— start EXTRACTED DATA —

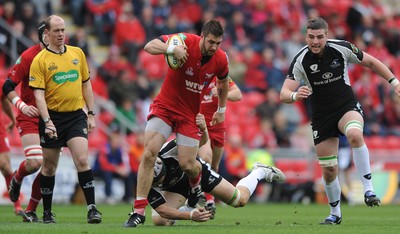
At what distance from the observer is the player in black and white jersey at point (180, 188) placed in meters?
12.0

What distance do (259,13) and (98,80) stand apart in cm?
768

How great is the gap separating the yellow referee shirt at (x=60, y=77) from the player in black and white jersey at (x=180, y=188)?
64.2 inches

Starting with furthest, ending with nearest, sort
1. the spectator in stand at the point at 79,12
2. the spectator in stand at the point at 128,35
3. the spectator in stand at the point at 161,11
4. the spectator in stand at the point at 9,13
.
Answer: the spectator in stand at the point at 161,11, the spectator in stand at the point at 79,12, the spectator in stand at the point at 128,35, the spectator in stand at the point at 9,13

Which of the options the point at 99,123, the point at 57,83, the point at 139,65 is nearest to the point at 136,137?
the point at 99,123

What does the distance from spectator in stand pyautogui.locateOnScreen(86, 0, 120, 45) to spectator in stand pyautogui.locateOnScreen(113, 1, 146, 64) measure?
28cm

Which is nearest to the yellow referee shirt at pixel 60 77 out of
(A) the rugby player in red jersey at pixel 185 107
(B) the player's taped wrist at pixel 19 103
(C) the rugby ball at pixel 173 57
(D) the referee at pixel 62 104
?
(D) the referee at pixel 62 104

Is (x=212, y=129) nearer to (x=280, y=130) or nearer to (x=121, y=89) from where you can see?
(x=121, y=89)

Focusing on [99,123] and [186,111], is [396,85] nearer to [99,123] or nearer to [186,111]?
[186,111]

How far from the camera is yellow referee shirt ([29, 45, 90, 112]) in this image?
12.8 meters

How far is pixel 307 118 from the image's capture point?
28.5m

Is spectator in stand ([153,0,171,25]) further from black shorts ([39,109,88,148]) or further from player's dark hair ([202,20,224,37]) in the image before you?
player's dark hair ([202,20,224,37])

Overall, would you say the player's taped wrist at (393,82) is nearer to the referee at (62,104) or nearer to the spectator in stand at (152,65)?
the referee at (62,104)

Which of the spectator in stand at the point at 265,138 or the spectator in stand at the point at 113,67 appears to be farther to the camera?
the spectator in stand at the point at 265,138

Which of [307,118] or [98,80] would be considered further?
[307,118]
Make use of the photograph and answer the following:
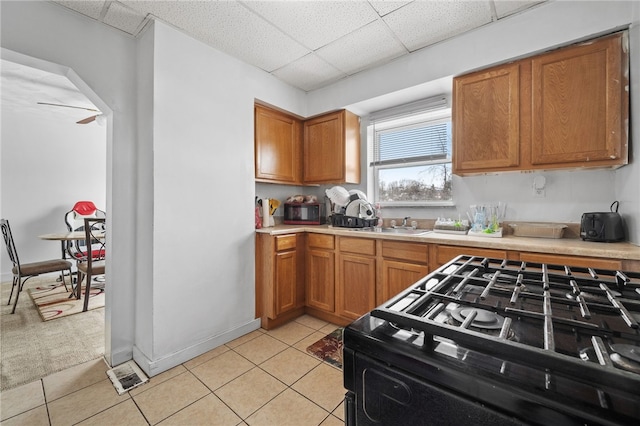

— end EXTRACTED DATA —

§ THE PROBLEM
Return the lines from the line containing "What distance do" up to and including the line containing "12.8 meters", reproducing each one without any change.

§ PROBLEM SOLUTION
What distance do (259,13) and (98,80) stand apart in cm?
768

How great is the gap separating the yellow referee shirt at (x=60, y=77) from the player in black and white jersey at (x=180, y=188)?
64.2 inches

Starting with furthest, ending with nearest, sort
1. the spectator in stand at the point at 79,12
2. the spectator in stand at the point at 128,35
3. the spectator in stand at the point at 161,11
4. the spectator in stand at the point at 9,13
.
Answer: the spectator in stand at the point at 161,11, the spectator in stand at the point at 79,12, the spectator in stand at the point at 128,35, the spectator in stand at the point at 9,13

Which of the options the point at 99,123, the point at 57,83, the point at 139,65 is nearest to the point at 136,137?
the point at 99,123

What does the distance from spectator in stand pyautogui.locateOnScreen(86, 0, 120, 45) to spectator in stand pyautogui.locateOnScreen(113, 1, 146, 64) measure?
28cm

Which is nearest to the yellow referee shirt at pixel 60 77 out of
(A) the rugby player in red jersey at pixel 185 107
(B) the player's taped wrist at pixel 19 103
(C) the rugby ball at pixel 173 57
(D) the referee at pixel 62 104
?
(D) the referee at pixel 62 104

Is (x=212, y=129) nearer to (x=280, y=130) or nearer to (x=121, y=89) from where you can see?
(x=121, y=89)

Focusing on [99,123] and [186,111], is [396,85] nearer to [99,123] or nearer to [186,111]?
[186,111]

How far from the camera is yellow referee shirt ([29, 45, 90, 112]) in this image?
12.8 meters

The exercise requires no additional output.